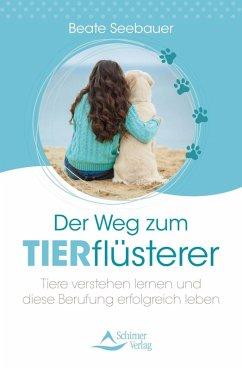 Der Weg zum Tierflüsterer (eBook, ePUB) - Seebauer, Beate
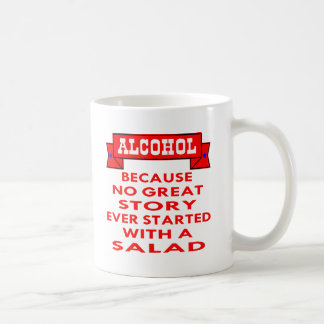 Alcohol Because No Great Story Ever Started With A Basic White Mug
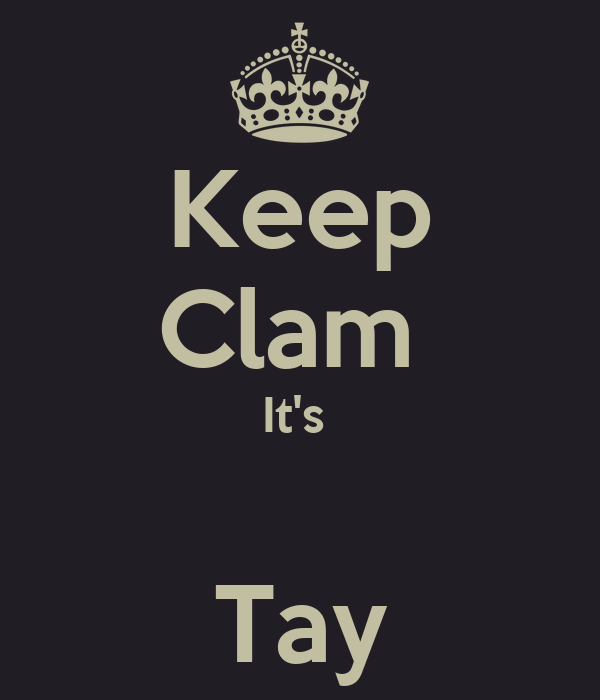 Keep Clam  It's   Tay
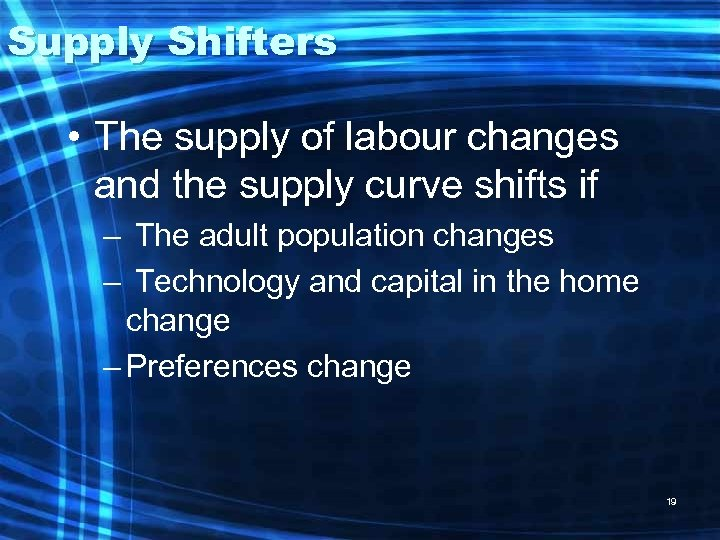 Supply Shifters • The supply of labour changes and the supply curve shifts if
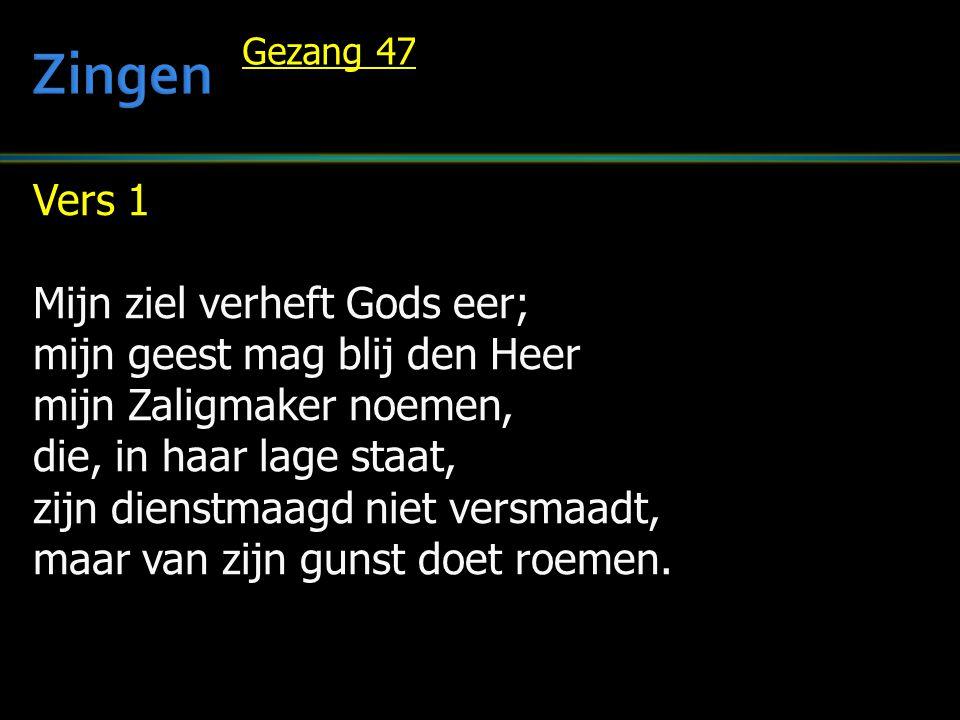 Vers 1 Mijn ziel verheft Gods eer; mijn geest mag blij den Heer mijn Zaligmaker noemen, die, in haar lage staat, zijn dienstmaagd niet versmaadt, maar van zijn gunst doet roemen.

________________________

Aim of the task -
The expected answer is the listing above, duplicated exactly, with its pictures removed.

Your response -
 Der Weg zum Tierflüsterer (eBook, ePUB) - Seebauer, Beate
 Alcohol Because No Great Story Ever Started With A Basic White Mug
 Keep Clam  It's   Tay
 Supply Shifters • The supply of labour changes and the supply curve shifts if
 Vers 1 Mijn ziel verheft Gods eer; mijn geest mag blij den Heer mijn Zaligmaker noemen, die, in haar lage staat, zijn dienstmaagd niet versmaadt, maar van zijn gunst doet roemen.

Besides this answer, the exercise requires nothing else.